BEGIN DATASET EXCERPTS
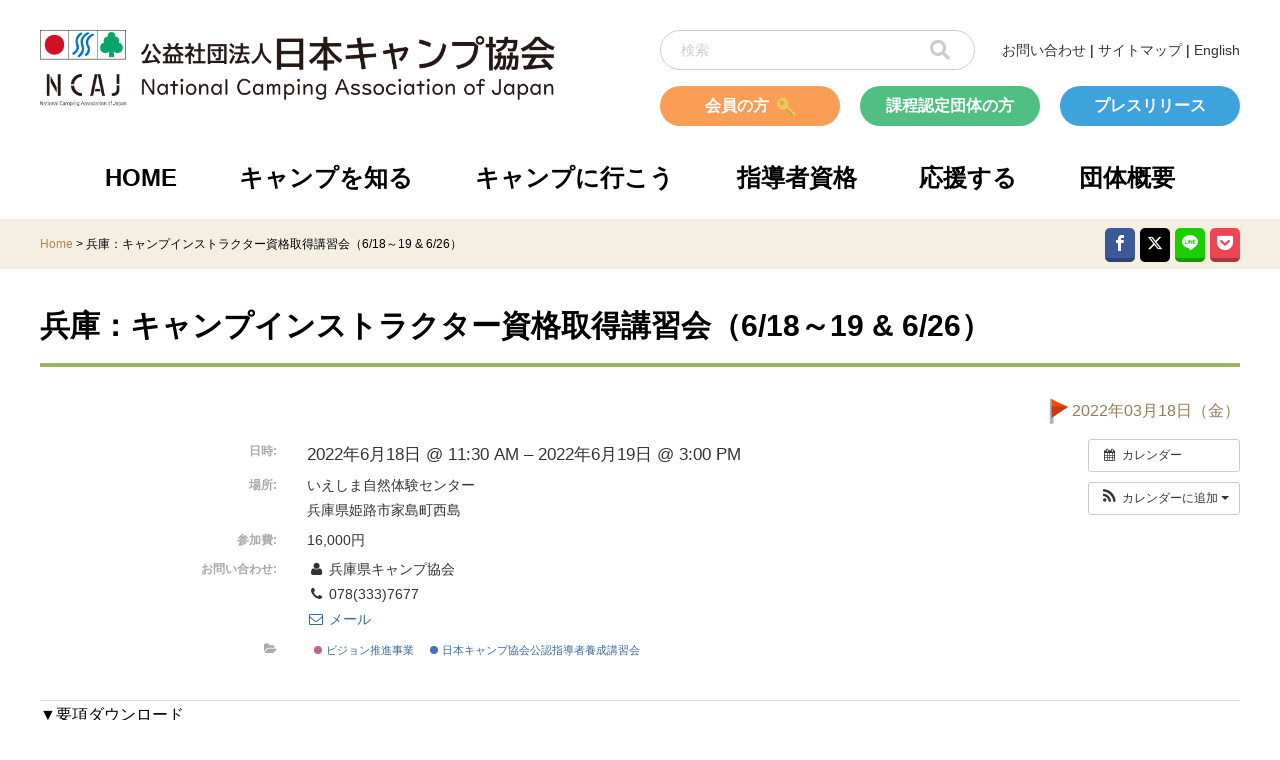

--- FILE ---
content_type: text/css
request_url: https://camping.or.jp/wp/wp-content/themes/NCAJ/style.css?ver=6.7.4
body_size: 15
content:
@charset "utf-8";
/*
theme Name: 日本キャンプ協会
Author: NCAJ
Description: NCAJ theme 2020
version： 1.0.0
*/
END DATASET EXCERPTS
## TASK STATEMENT
Copy every line above word for word and exclude the pictures.

## ANSWER BELOW
--- FILE ---
content_type: text/css
request_url: https://camping.or.jp/wp/wp-content/themes/NCAJ/style.css?ver=6.7.4
body_size: 15
content:
@charset "utf-8";
/*
theme Name: 日本キャンプ協会
Author: NCAJ
Description: NCAJ theme 2020
version： 1.0.0
*/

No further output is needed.